John McGinn strzelił w niedzielę jedną z bramek dla Aston Villi, która rozbiła w pył Liverpool w spotkaniu 4. kolejki Premier League. Po przeciwnej stronie barykady na boisku był jego rodak - Andy Robertson.
Piłkarze szykują się do jutrzejszego meczu reprezentacji, która zmierzy się z Izraelem.
McGinn powiedział, że kapitan reprezentacji - Robbo, był pełen szacunku po niedzielnej batalii w lidze.
- Był pod wrażeniem i szczerze mi pogratulował. Wygrywał prawie każdy mecz na przestrzeni ostatnich dwóch lat, więc akurat ten mógł nam oddać - zażartował zawodnik the Villans.
- Prawdę powiedziawszy to było trochę dziwne. Nie spodziewałem się, że pokonamy mistrza kraju w takim stylu.
- W naszym zespole jest wyczuwalna olbrzymia pewność siebie. Chcę teraz to przełożyć na mecz reprezentacji Szkocji.

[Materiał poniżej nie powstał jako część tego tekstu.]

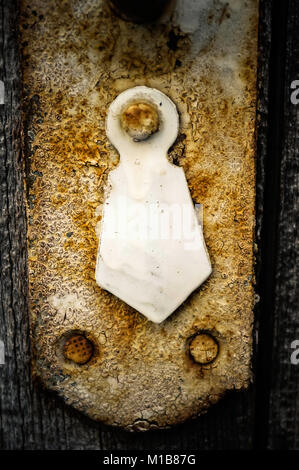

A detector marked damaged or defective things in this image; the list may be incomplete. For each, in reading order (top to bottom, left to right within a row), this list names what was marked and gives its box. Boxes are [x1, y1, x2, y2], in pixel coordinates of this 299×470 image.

Robertson w trakcie konferencji prasowej drużyny narodowej dodał: - Nie zagraliśmy wystarczająco dobrze. To nie był Liverpool, który przez ostatnie 2-3 lata słynął z dużej konsekwencji na boisku.
- Byliśmy zbyt daleko przeciwnika, daliśmy im ogromną przestrzeń na boisku, co skrzętnie wykorzystali. John i jego koledzy byli bardzo skuteczni, co miało przełożenie na rezultat.
- Należą im się wielkie słowa uznania, gdyż tego wieczoru byli fantastyczni.